Bowdoin has won 46 conference titles. The men's ice hockey team competed in the ECAC until 1999 when the NESCAC teams formed their own conference tournament.
- Men's (16)
  - Cross Country (3): 1991, 2001, 2002
  - Ice Hockey (8): 1971, (Note: ECAC) 1975, 1976, 1978, 1986, 1993, 2013, 2014
  - Soccer (2): 2014, 2015
  - Tennis (3): 2008, 2017, 2018
- Women's (32)
  - Basketball (11): 2001, 2002, 2003, 2004, 2005, 2006, 2007, 2009, 2020, 2024, 2025
  - Cross Country (2): 1992, 1995
  - Field Hockey (11): 1976, (Note: Maine Association of Intercollegiate Athletics for Women) 1977, 1995, 2000, 2005, 2006, 2007, 2008, 2010, 2011, 2015
  - Ice Hockey (3): 2002, 2004, 2013
  - Track & Field (2): 1992, 1993
  - Volleyball (3): 2011, 2015, 2018, 2021

==Rivalries==
The college's biggest rival is Colby College. Bates College is another big in-state conference rival. Historically, the University of Maine was a football rival during the Maine State Series era. Currently, Bowdoin, Bates, and Colby have competed for the CBB Championship since the 1960s. The college's rowing club competes in the Colby-Bates-Bowdoin Chase Regatta annually.

===Bates===
Bates and Bowdoin have been traditional rivals in football since they first met in 1889. As of 2021, Bowdoin and Bates have competed in 123 football games, making it the 10th longest NCAA Division III rivalry. The Polar Bears lead the Bobcats 67-49-7 all-time.

===Colby===
The Bowdoin–Colby football rivalry is the third oldest in Division III.

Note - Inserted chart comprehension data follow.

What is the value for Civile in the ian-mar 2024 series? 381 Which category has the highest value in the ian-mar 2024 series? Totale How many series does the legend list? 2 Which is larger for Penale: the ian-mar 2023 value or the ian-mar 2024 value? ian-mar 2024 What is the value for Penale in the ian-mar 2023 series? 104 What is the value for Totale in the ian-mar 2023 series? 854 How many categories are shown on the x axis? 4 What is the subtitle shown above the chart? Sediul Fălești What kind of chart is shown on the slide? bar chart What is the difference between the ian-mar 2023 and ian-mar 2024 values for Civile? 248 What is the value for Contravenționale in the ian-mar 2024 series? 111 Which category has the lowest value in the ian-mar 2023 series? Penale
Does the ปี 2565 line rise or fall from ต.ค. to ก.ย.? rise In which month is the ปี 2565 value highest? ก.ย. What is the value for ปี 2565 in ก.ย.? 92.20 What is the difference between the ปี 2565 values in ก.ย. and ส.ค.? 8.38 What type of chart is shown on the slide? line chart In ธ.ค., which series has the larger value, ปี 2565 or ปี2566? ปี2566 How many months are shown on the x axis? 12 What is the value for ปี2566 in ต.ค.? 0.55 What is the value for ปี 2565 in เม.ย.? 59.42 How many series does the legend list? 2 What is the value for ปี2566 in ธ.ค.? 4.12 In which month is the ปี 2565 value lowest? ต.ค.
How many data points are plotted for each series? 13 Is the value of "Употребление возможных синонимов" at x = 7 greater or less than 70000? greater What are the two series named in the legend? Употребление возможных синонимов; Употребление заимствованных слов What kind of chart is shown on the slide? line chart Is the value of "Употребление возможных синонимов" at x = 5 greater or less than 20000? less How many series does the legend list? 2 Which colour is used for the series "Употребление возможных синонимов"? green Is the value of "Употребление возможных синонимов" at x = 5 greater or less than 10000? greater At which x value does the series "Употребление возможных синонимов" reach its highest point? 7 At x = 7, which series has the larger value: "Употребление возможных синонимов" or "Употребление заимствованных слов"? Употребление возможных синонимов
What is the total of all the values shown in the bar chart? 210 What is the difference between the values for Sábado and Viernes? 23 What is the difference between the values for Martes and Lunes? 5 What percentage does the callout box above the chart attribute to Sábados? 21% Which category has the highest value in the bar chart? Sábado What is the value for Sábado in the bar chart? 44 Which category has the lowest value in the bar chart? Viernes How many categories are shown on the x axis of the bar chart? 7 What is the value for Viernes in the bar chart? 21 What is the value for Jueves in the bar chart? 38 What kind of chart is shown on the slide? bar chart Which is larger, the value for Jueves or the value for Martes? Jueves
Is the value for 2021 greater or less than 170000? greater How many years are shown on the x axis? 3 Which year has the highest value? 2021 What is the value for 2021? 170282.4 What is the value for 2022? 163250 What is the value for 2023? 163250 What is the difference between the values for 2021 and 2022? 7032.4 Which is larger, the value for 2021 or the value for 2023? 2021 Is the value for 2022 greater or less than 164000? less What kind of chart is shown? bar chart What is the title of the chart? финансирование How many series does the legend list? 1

Additionally, the Bowdoin men's hockey team has a historic rivalry with Colby. The inaugural ice hockey match between the two schools occurred in 1922.

== Notable athletes ==

=== Polar Bears in the Olympic Games ===

Bowdoin College has a long history of athletes who have competed in the Olympic Games and Paralympic Games. Bowdoin has produced three gold medalists.

The list of notable Polar Bear Olympians and Paralympians includes Fred Tootell, Geoffrey Mason, Bernard Lucas, Joan Benoit Samuelson, Jake Adicoff, and Emilie Grand'Pierre.